Przed nami szczególny czas życia samorządowego – wybór radnych, wójtów, burmistrzów, prezydentów miast. Oni w terenie kierują życiem społecznym środowisk, w których żyjemy. Ważne jest więc, by na tych stanowiskach znaleźli się właściwi ludzie. Różne problemy trzeba rozwiązywać w terenie, zarówno te dotyczące życia całej społeczności, jak i poszczególnych grup zawodowych, wiekowych, zróżnicowanych względami materialnymi itp., ale i konkretnych osób znajdujących się nieraz w wyjątkowej sytuacji. Trzeba zauważać, jak wyglądają ludzkie ustosunkowania, ewentualne spory, poszukiwania grup interesów itp. Nad tym wszystkim musza w jakimś sensie panować ludzie wybrani do samorządu, którzy podejmują decyzje dotyczące naszych szkół, przedszkoli i żłobków, systemu zdrowia, życia kulturalnego – wszystkiego, co stanowi element życia na danym terenie.
Ważną cechą osób odpowiedzialnych za miasto czy wieś jest również odpowiedzialność. Do tego jest potrzebna wiedza, znajomość wielu spraw oraz inteligencja, także ta praktyczna – jak konkretnie można rozwiązywać różne problem, co jest prawdziwie dobre dla ludzi, co jest wartością, pozytywem dla ludzkich zachowań. To ogromny wachlarz ludzkich spraw, nie tylko tych politycznych, ale ludzkich, zwyczajnych.

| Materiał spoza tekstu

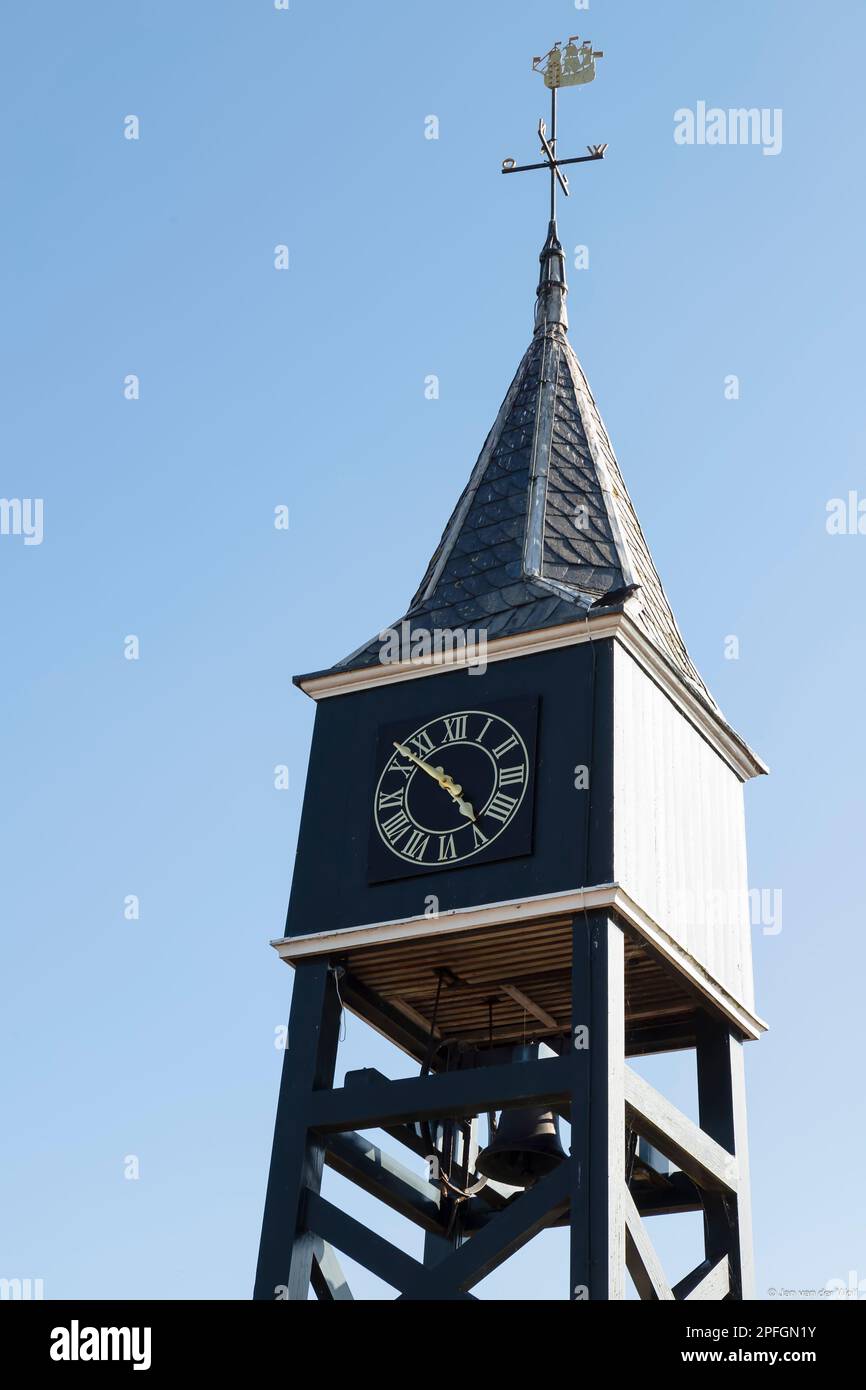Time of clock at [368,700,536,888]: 4:52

Pomóż w rozwoju naszego portalu
Reklama
Dlatego nie możemy do wyborów samorządowych podchodzić beztrosko i niefrasobliwie, choć wiadomo, że nie będzie idealnie, że ani ludzie, ani uwarunkowania tzw. obiektywne nie prowadzą na doskonałe wypełnienie misji związanej z samorządową funkcją. Ale musimy wybierać to, co najlepsze. Do tego zobowiązuje nas chrześcijaństwo – wiara, którą wyznajemy. Mamy więc chrześcijański obowiązek przestudiować listy kandydatów, zapoznać się z ich życiem i dokonaniami i – iść na wybory. Musimy mieć pewność, że człowiek, który pretenduje na ważne stanowisko samorządowe, jest człowiekiem prawym, uczciwym, że sam zachowuje w swoim życiu porządek moralny, że będzie szanował mój światopogląd, żył wiarą, uczestniczył w życiu Kościoła. Trzeba z postaci kandydata strząsnąć niejako piar, który towarzyszy dziś każdym wyborom, mamiąc ludzi, i skoncentrować się na tym, co najistotniejsze z punktu widzenia tzw. normalności. Bo o ludzi normalnych w gruncie rzeczy nam chodzi, chodzi o zdrową moralność, która jest siłą społeczeństwa.
Są wśród nas tacy ludzie – szanujący Dekalog i Boże Imię, solidni i uczciwi, rzeczowi, widzący więcej niż tylko to, co wokół siebie. I tacy winni się znaleźć w naszych samorządach. Nie aparycja, atrakcyjność zewnętrzna czy migotliwy czar samorządowca jest czynnikiem najważniejszym w funkcjonowaniu społecznym, ale jego postawa wewnętrzna, postawa sumienia.
Kartka wyborcza jest czymś ważnym również dla życia parafii, bo one znajdują na terenie działań władzy samorządowej. Ich współpraca z samorządem lokalnym powinna się jak najlepiej układać dla dobra wszystkich mieszkańców tego terytorium. Dlatego w naszych świątyniach nie może przed wyborami zabraknąć słowa przypomnienia o tym, co najważniejsze, by ci, których wybieramy, stanowili gwarancje, że nasze życie społeczne, gminne będzie uczciwe i rzetelne, jak najlepsze.